- _THE PROBLEM_
Reproduce the Lex Luthor passage word for word, starting at "In these early" and ending at "the character's development.".

- _SUPPLIED TEXT_
In these early stories, Luthor's schemes are centered around financial gain or megalomaniacal ambitions; unlike most later incarnations, he demonstrates no strong animosity toward Superman beyond inevitable resentment of Superman's constant interference with his plans. Luthor's obsessive hatred of Superman came later in the character's development.

In Luthor's earliest appearances, he is shown as a middle-aged man with a full head of red hair. Less than a year later, however, an artistic mistake resulted in Luthor being depicted as completely bald in a newspaper strip. The original error is attributed to Leo Nowak, a studio artist who illustrated for the Superman dailies during this period. One hypothesis is that Nowak mistook Luthor for the Ultra-Humanite, a frequent foe of Superman who, in his Golden Age incarnation, resembled a balding, elderly man. Other evidence suggests Luthor's design was confused with that of a stockier, bald henchman in Superman #4 (Spring 1940); Luthor's next appearance occurs in Superman #10 (May 1941), in which Nowak depicted him as significantly heavier, with visible jowls. The character's abrupt hair loss has been made reference to several times over the course of his history. When the concept of the DC multiverse began to take hold, Luthor's red-haired incarnation was rewritten as Alexei Luthor, Lex's counterpart from the Earth-Two parallel universe. In 1960, writer Jerry Siegel altered Luthor's backstory to incorporate his hair loss into his origin.

- _SUPPLIED MATERIAL_
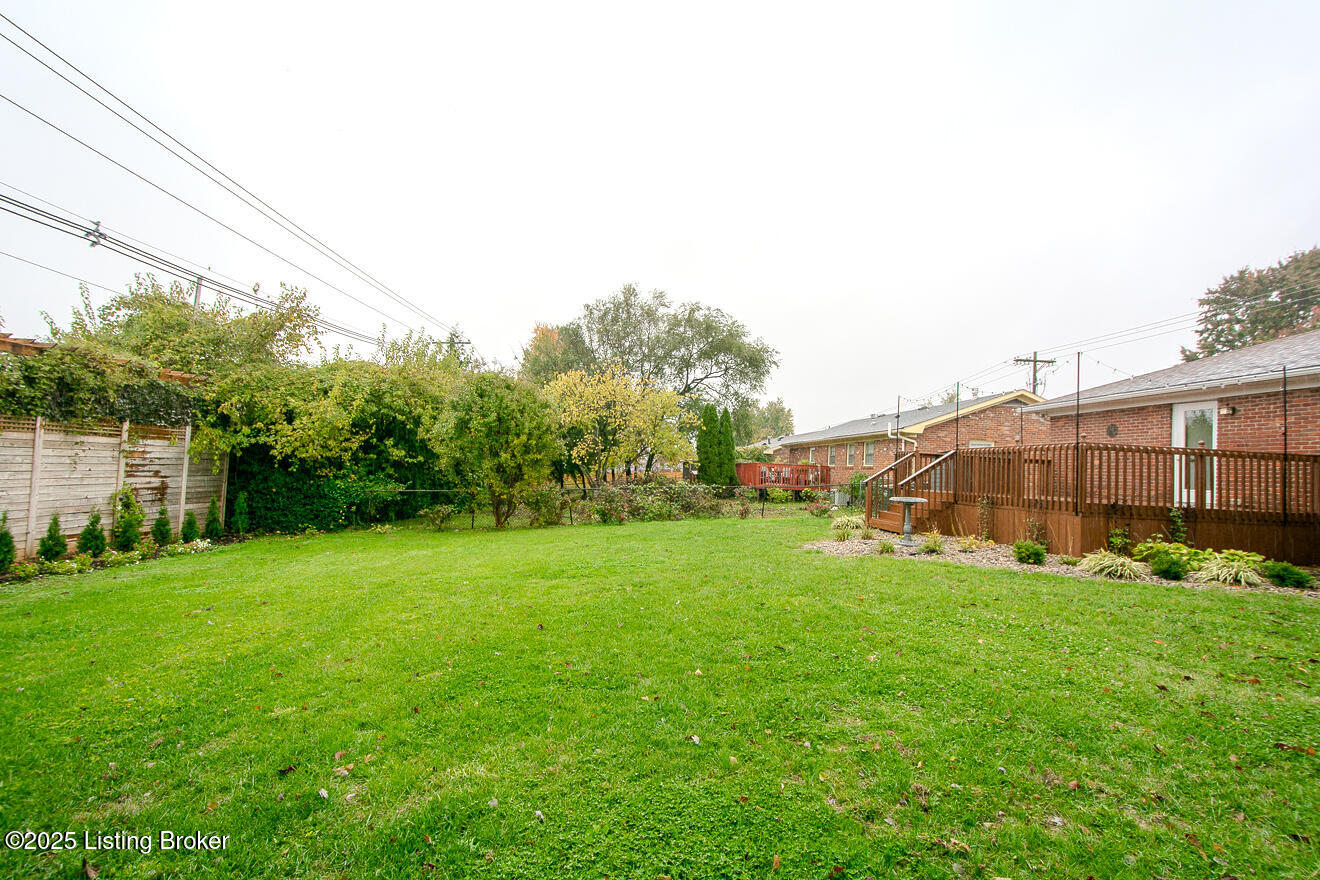 2209 Old Hickory Rd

- _RESPONSE TO THIS EXERCISE_
In these early stories, Luthor's schemes are centered around financial gain or megalomaniacal ambitions; unlike most later incarnations, he demonstrates no strong animosity toward Superman beyond inevitable resentment of Superman's constant interference with his plans. Luthor's obsessive hatred of Superman came later in the character's development.